= EXERCISE =
Convert the listing lines, starting at the first line and ending at the line that contains "What is the value for Africa in the Low", into a numbered list with blank lines omitted.

Source data:
-.-.-

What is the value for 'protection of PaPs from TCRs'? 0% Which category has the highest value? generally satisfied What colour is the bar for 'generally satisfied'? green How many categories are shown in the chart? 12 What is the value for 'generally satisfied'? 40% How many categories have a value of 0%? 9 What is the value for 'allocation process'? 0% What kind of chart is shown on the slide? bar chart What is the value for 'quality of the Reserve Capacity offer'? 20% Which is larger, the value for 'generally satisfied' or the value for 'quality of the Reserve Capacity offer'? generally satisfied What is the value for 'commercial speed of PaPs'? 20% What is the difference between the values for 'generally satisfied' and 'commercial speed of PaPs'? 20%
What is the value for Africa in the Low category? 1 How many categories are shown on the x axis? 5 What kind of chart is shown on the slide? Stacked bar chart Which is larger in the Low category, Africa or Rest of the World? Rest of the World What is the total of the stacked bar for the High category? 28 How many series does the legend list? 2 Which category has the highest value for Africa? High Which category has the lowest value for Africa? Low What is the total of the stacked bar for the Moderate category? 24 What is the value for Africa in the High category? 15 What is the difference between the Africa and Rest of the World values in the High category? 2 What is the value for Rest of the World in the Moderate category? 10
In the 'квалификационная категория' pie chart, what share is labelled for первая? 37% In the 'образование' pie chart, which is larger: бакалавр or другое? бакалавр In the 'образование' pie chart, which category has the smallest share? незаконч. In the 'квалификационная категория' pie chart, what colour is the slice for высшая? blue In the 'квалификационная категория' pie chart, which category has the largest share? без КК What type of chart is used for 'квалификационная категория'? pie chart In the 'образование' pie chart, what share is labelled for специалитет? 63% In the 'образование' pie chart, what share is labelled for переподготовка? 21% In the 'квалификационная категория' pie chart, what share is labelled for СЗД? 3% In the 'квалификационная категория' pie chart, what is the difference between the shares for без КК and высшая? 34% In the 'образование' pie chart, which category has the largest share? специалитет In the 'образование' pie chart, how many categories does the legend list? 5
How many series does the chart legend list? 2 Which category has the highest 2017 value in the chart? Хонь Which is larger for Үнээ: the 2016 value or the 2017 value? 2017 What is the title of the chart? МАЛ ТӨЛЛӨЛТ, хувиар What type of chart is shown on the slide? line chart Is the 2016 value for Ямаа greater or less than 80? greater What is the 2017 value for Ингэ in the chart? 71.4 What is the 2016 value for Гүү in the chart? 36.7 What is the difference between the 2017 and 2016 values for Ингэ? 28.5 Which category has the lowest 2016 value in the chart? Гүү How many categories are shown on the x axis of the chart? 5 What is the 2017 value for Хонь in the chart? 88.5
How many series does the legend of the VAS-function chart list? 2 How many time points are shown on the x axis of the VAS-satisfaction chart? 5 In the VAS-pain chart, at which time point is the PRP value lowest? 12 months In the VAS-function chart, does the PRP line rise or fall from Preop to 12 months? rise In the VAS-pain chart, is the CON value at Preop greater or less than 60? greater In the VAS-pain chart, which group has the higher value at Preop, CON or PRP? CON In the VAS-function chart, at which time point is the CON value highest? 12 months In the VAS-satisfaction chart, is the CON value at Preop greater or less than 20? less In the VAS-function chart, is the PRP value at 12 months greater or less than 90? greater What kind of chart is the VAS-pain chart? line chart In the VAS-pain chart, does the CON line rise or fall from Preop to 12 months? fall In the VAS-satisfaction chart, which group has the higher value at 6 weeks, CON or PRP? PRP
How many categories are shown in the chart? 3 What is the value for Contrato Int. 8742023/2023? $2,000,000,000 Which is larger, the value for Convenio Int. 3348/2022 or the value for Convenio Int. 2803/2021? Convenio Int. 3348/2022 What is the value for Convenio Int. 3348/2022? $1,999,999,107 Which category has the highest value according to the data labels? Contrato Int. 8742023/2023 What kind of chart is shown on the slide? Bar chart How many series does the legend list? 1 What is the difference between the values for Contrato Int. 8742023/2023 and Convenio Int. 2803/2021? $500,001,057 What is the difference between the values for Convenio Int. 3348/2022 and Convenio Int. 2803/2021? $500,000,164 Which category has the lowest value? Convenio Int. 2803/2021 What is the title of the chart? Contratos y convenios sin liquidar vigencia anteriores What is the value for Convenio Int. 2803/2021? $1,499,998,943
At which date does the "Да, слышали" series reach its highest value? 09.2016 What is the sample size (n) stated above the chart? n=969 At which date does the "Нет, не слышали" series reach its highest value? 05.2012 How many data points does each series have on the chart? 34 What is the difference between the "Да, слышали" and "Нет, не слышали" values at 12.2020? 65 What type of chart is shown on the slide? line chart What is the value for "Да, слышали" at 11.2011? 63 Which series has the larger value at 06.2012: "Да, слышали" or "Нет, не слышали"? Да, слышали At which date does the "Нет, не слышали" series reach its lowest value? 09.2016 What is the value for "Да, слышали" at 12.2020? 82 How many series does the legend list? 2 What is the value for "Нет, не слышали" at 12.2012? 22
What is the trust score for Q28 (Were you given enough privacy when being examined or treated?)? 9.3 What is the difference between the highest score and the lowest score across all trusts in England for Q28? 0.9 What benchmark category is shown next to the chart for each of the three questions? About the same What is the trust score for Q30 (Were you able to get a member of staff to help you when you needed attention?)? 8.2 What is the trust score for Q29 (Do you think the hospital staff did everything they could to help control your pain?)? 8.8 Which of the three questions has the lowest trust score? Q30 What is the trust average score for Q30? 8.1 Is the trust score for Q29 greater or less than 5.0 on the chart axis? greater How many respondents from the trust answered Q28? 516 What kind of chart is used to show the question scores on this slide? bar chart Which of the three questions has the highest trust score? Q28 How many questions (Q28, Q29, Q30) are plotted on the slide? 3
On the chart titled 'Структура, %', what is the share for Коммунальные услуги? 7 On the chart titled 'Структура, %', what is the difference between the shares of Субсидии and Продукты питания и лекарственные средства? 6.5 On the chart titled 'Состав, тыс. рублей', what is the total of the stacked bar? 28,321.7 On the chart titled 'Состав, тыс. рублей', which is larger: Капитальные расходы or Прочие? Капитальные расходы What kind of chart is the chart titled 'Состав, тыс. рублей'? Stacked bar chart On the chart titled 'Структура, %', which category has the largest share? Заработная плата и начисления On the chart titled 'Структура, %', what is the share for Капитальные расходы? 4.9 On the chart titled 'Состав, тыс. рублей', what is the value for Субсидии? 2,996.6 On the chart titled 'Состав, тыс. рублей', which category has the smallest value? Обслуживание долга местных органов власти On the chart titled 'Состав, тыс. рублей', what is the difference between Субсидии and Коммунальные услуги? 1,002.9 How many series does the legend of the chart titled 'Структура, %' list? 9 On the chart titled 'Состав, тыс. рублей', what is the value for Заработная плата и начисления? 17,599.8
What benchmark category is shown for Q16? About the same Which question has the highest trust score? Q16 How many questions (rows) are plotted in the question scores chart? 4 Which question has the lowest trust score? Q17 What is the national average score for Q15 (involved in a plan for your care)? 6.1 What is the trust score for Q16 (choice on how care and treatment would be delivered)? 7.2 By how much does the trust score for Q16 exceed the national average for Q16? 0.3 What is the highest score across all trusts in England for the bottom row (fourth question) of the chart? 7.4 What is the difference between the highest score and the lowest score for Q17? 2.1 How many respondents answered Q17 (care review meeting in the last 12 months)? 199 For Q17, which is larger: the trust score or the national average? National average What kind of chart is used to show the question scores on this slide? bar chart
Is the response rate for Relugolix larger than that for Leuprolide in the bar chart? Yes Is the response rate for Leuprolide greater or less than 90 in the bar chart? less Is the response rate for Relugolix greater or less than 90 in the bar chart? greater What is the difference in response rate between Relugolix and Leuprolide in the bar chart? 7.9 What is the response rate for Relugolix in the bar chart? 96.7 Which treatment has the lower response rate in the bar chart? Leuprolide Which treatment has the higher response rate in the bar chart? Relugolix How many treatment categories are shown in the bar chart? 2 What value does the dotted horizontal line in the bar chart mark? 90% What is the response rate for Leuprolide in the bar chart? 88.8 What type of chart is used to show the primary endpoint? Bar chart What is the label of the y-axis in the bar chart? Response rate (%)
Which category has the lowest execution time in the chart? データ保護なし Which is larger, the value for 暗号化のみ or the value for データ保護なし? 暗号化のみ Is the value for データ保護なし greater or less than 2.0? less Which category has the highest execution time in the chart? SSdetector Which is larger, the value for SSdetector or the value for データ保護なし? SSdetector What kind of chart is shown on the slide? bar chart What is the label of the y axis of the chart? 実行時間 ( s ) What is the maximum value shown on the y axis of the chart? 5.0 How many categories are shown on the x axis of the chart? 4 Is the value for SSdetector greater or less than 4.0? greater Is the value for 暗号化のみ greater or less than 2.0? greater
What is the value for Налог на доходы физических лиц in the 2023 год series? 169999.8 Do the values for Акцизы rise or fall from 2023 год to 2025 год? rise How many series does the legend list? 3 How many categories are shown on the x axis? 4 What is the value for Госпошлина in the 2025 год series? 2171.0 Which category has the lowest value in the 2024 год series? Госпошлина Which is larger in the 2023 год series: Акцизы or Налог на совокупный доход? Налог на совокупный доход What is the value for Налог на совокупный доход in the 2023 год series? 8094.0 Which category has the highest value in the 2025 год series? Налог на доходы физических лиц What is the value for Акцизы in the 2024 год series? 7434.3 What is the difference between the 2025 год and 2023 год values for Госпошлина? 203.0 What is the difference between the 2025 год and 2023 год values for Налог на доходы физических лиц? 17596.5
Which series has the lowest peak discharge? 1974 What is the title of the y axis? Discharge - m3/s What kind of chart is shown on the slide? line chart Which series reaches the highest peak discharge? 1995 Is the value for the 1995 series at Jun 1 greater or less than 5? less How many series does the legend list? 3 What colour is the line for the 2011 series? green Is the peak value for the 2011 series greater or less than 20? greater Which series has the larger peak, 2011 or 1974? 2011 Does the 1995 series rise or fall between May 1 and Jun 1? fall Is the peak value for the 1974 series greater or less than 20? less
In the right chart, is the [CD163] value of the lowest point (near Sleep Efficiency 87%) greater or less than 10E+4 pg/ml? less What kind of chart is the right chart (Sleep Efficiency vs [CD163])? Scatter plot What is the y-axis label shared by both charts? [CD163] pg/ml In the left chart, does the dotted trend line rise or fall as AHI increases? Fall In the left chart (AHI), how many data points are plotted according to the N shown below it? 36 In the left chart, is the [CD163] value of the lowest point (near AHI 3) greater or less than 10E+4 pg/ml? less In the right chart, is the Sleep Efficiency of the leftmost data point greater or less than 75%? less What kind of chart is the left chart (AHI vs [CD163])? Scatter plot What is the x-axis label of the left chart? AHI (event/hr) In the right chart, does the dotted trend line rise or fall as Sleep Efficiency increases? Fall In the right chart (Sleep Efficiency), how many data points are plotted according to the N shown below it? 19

-.-.-

= YOUR SOLUTION =
1. What is the value for 'protection of PaPs from TCRs'? 0% Which category has the highest value? generally satisfied What colour is the bar for 'generally satisfied'? green How many categories are shown in the chart? 12 What is the value for 'generally satisfied'? 40% How many categories have a value of 0%? 9 What is the value for 'allocation process'? 0% What kind of chart is shown on the slide? bar chart What is the value for 'quality of the Reserve Capacity offer'? 20% Which is larger, the value for 'generally satisfied' or the value for 'quality of the Reserve Capacity offer'? generally satisfied What is the value for 'commercial speed of PaPs'? 20% What is the difference between the values for 'generally satisfied' and 'commercial speed of PaPs'? 20%
2. What is the value for Africa in the Low category? 1 How many categories are shown on the x axis? 5 What kind of chart is shown on the slide? Stacked bar chart Which is larger in the Low category, Africa or Rest of the World? Rest of the World What is the total of the stacked bar for the High category? 28 How many series does the legend list? 2 Which category has the highest value for Africa? High Which category has the lowest value for Africa? Low What is the total of the stacked bar for the Moderate category? 24 What is the value for Africa in the High category? 15 What is the difference between the Africa and Rest of the World values in the High category? 2 What is the value for Rest of the World in the Moderate category? 10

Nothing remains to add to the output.